BRIEF DESCRIPTION OF THE DRAWINGS
The above objects and other advantages of the present invention will become
more apparent by describing in detail preferred embodiments thereof with
reference to the attached drawings in which:
FIG. 1 is a sectional view showing a conventional heating-type injecting
apparatus;
FIG. 2 is a sectional view showing a conventional piezo-electric type
injecting apparatus;
FIG. 3 is an exploded perspective view showing an injecting apparatus
according to one embodiment of the present invention;
FIG. 4 is a perspective view showing the flow of a recording solution
according to one embodiment of the present invention;
FIGS. 5A and 5B are front section views showing the injecting apparatus
according to one embodiment of the present invention;
FIGS. 6A to 6D are side section views showing the injecting apparatus
according to one embodiment of the present invention, in which FIGS. 6A to
6D illustrate the states of being before/after the operation;
FIG. 7 is a graph representation plotting the phase transformation of a
thin film shape memory alloy according to the present invention;
FIG. 8 is views for showing a manufacturing process of an one-way thin film
shape memory alloy according to the present invention;
FIG. 9 is a block diagram showing the manufacturing process of the one-way
thin film shape memory alloy according to the present invention;
FIG. 10 is views for showing a manufacturing process of a two-way thin film
shape memory alloy according to the present invention;
FIG. 11 is a block diagram showing the manufacturing process of the two-way
thin film shape memory alloy according to the present invention;
FIG. 12 is a graph representation plotting the heating time and temperature
of the thin film shape memory alloy according to the present invention;
and
FIG. 13 is a section view showing the dimensions of the thin film shape
memory alloy according to the present invention.

# Collected data
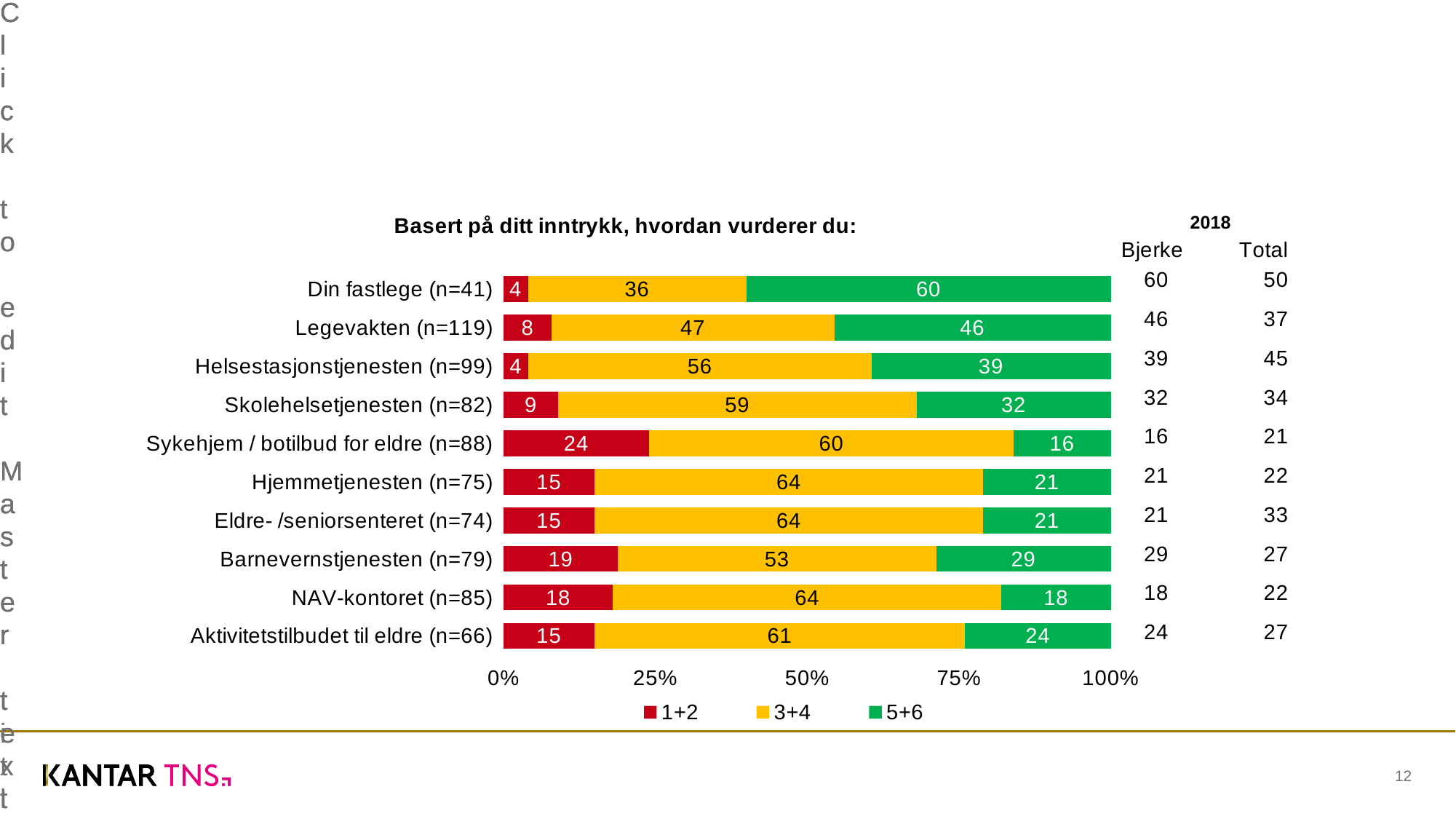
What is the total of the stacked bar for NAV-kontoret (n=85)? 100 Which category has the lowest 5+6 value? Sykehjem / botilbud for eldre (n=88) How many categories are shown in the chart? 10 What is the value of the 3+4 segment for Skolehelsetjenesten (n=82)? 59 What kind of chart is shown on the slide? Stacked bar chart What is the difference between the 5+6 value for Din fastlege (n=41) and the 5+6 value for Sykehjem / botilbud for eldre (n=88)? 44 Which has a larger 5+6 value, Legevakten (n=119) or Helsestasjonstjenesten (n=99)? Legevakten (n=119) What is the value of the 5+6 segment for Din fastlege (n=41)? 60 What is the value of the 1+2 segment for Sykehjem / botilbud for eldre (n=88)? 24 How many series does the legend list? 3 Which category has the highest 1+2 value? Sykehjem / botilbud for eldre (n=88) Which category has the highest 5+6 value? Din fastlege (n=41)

# Exercise requirements
In the drawing descriptions above, what does FIG. 7 plot? Please answer in one sentence.

# Output for this task
FIG. 7 plots the phase transformation of a thin film shape memory alloy.